Полная и страшная свобода маски: личины: не — своего лица. Полная безответственность и полная беззащитность.
Не этого ли искал Андрей Белый у доктора Штейнера, не отца ли, соединяя в нем и защитника земного, и заступника небесного, от которых, обоих, на заре своих дней столь вдохновенно и дерзновенно отрекся?
Безотчесть и беспочвенность, ибо, как почва, Россия слишком все без исключения, чтобы только собою, на себе, продержать человека.
«Родился в России», это почти что — родился везде, родился — нигде.
Ничего одиночей его вечной обступленности, обсмотренности, обслушанности я не знала. На него смотрели, верней: его смотрели, как спектакль, сразу, после занавеса бросая его одного, как огромный Императорский театр, где остаются одни мыши.

* Данные *
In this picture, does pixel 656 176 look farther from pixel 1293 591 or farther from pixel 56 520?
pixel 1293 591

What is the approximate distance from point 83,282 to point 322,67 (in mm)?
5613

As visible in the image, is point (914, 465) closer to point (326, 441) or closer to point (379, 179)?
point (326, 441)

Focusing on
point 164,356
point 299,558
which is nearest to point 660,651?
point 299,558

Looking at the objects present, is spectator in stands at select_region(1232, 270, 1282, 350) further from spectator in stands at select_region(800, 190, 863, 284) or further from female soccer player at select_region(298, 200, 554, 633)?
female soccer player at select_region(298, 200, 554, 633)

* Задания *
[1] Перескажите фрагмент об Андрее Белом в двух предложениях.
[2] У кого, по словам фрагмента об Андрее Белом, он, возможно, искал отца?

* Ответы к заданиям *
[1] Фрагмент говорит о полной свободе маски, несущей безответственность и беззащитность, и спрашивает, не искал ли Андрей Белый у доктора Штейнера отца, земного защитника и небесного заступника, от которых на заре своих дней отрекся. Россия описана как почва слишком всеобъемлющая, чтобы удержать человека, а одиночество героя сравнивается с одиночеством Императорского театра, который после занавеса бросают одного.

[2] У доктора Штейнера.